(Originally posted on The Agora at Patheos Pagan back in 2014.)
I am, by nature, a contrarian. When the GPS navigation program on my phone tells me “In 500 feet, turn right” sometimes I’ll talk back to it and say “Says who?” Any attempt to command me immediately creates within my mind a desire to do the exact opposite. This may not be wise or mature, but that’s the way things work in my brain.
So when someone comes along heavily pushing a certain attitude, it doesn’t inspire me, and often kindles the exact opposite. This is the case with the push we see in contemporary American spirituality toward “gratitude”.
Consider the words of America’s favorite pop-guru, Oprah Winfrey: “The single greatest thing you can do to change your life today is to start being grateful for what you have right now. No gesture is too small when done with gratitude.” Or to take a more serious and weighty example, I recently stumbled across a quote from the Zen teacher Norman Fischer: “Honestly, I can’t understand why we don’t burst into tears in gratitude and relief every time we meet another person.” (Apparently originally from this dharma talk.)
Now maybe talk like this makes you feel warm and fuzzy. If that’s the case, then the rest of this probably won’t apply to you, and you might want to move on. But personally, when I hear someone say “Give thanks!” I want to respond “Don’t tell me what to do!”
Or, perhaps more accurately, “Don’t tell me how to feel!”
To truly see and acknowledge one’s real feelings, to see the dependent arising of emotion, to be honest with one’s self about the contents of one’s own heart, is a difficult task. (Perhaps even a more difficult one for men than for women in a culture that dissuades men from expressing emotion, but that’s opening a can of gender politics that I don’t want to get sidetracked on right now.) If I am not — right here and now in this present moment — feeling grateful, then to pretend to gratitude is a lie. And that is not a path conducive to spiritual growth.
If you’re feeling angry, grumpy, irritable, frustrated, or grief-stricken, then go ahead and honestly feel that way! I might suggest that you look at how these feelings arise, examine to what degree they are real and to what degree phantoms, but don’t paper over your emotions with false gratitude just because some “spiritual teacher” tells you that feeling one way is better than feeling another.
(That’s not to say that one should treat other people badly based on those emotions, of course. It’s fine to be grumpy — as Ikkyu wrote, “I like my anger my grouchy furious love.” But it’s not fine to let that grumpiness lead you to be a dick. Follow the minimal social niceties, say “please” and “thank you” and tip your bartenders.)
You have to start from where you are. So if you’re not willing to right now truly be where you are, you can’t start, you can only be lost.
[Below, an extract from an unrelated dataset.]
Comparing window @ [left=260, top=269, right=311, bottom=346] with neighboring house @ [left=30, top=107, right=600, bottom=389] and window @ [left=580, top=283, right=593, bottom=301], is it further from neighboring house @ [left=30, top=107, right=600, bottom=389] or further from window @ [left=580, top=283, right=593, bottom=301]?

But — you knew there was a “but” coming here, right? — it certainly is a worthwhile thing to cultivate within oneself the capacity for positive emotion, for the recognition of beauty.
So I’m not going to tell you to be thankful, even as you’re about to be bombarded with that message over the next week. (And then with messages about BUY! BUY! BUY!) But I will suggest that you consider what you can do to improve your ability to recognize and enjoy beauty. And that includes not just the beauty of music or painting or poetry, but the beauty that can be found in contemplation of the deep interconnectedness of all things, of our interdependence and interbeing with the entire universe.
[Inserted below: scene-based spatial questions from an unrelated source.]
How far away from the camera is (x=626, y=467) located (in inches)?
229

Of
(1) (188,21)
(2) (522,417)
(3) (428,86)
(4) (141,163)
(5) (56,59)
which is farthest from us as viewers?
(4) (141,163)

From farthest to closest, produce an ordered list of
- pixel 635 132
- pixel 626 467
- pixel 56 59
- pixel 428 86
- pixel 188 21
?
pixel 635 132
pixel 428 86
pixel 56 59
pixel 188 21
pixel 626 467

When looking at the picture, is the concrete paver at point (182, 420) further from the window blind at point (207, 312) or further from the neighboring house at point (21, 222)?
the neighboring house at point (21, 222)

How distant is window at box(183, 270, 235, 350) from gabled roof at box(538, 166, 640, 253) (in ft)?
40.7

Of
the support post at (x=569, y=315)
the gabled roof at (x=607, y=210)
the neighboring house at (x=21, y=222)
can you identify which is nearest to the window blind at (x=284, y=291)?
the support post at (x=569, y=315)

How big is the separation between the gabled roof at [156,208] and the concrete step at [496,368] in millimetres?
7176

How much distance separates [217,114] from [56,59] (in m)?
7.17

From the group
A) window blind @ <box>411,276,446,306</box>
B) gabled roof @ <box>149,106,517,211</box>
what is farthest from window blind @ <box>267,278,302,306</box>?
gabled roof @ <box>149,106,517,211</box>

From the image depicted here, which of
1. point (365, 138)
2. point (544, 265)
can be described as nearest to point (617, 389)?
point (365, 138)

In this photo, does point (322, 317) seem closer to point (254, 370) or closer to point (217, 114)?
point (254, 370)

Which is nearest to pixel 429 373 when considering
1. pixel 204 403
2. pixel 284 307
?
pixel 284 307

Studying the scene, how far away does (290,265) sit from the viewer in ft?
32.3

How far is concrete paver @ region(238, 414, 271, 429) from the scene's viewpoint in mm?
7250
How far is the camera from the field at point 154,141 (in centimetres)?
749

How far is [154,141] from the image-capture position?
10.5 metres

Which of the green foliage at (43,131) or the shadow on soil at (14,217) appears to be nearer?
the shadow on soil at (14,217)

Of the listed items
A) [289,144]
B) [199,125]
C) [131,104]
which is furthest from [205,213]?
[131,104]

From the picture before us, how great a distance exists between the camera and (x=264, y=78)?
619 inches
The sweet potato on my plate that becomes part of my flesh connects me in the most intimate way with the checkout clerk at the grocery store, with the produce stocker, with the truck driver who brought it there, with the geochemistry that produced the oil that burned to move the truck, with the lumberjack who cut down the tree that was turned into the cardboard for the box it was shipped in, with the farmer in their field, with the soil and the air and the rain that nurtured the vine and the tuber, with the sun’s nuclear fire 93,000,000 miles away. If any of these factors is removed the sweet potato is not there, and I starve. The basic day-to-day dependencies of this so-called “individual” stretch over millions of miles, not to even consider the long-term history of these carbon atoms, the origins of these quarks, and the like.
That is all just fact, regardless of how I feel about it at any given moment.
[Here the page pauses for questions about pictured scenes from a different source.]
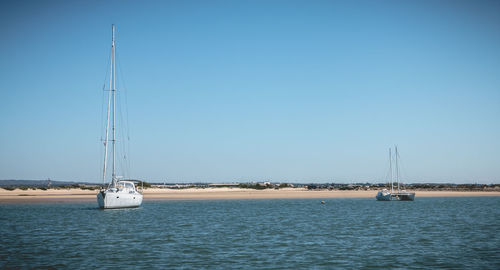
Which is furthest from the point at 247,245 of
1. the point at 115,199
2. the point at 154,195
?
the point at 154,195

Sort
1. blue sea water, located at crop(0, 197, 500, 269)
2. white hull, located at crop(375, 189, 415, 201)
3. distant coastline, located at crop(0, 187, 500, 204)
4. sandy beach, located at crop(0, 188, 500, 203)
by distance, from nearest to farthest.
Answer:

But when I stop to think about that fact, when I really try to wrap my head around it, I often perceive something beautiful about it. Sometimes, on a good day, it is the most profound possible feeling of beauty. And that perception is its own justification, it is simply a pleasant experience. I can recommend that others try it just as I might say “Mmm, taste this sweet potato, it’s good.” Not to say “you should feel this way”, but rather “if you take this specific action, I believe you will likely find the result agreeable.”
If we can put down preconceptions about how things “should” be and look deeply at how they are, at our true relationship with existence, we might find all sorts of positive feelings arising. We might — or might not — call one of them gratitude or thankfulness. But we have to start at the right end of the process.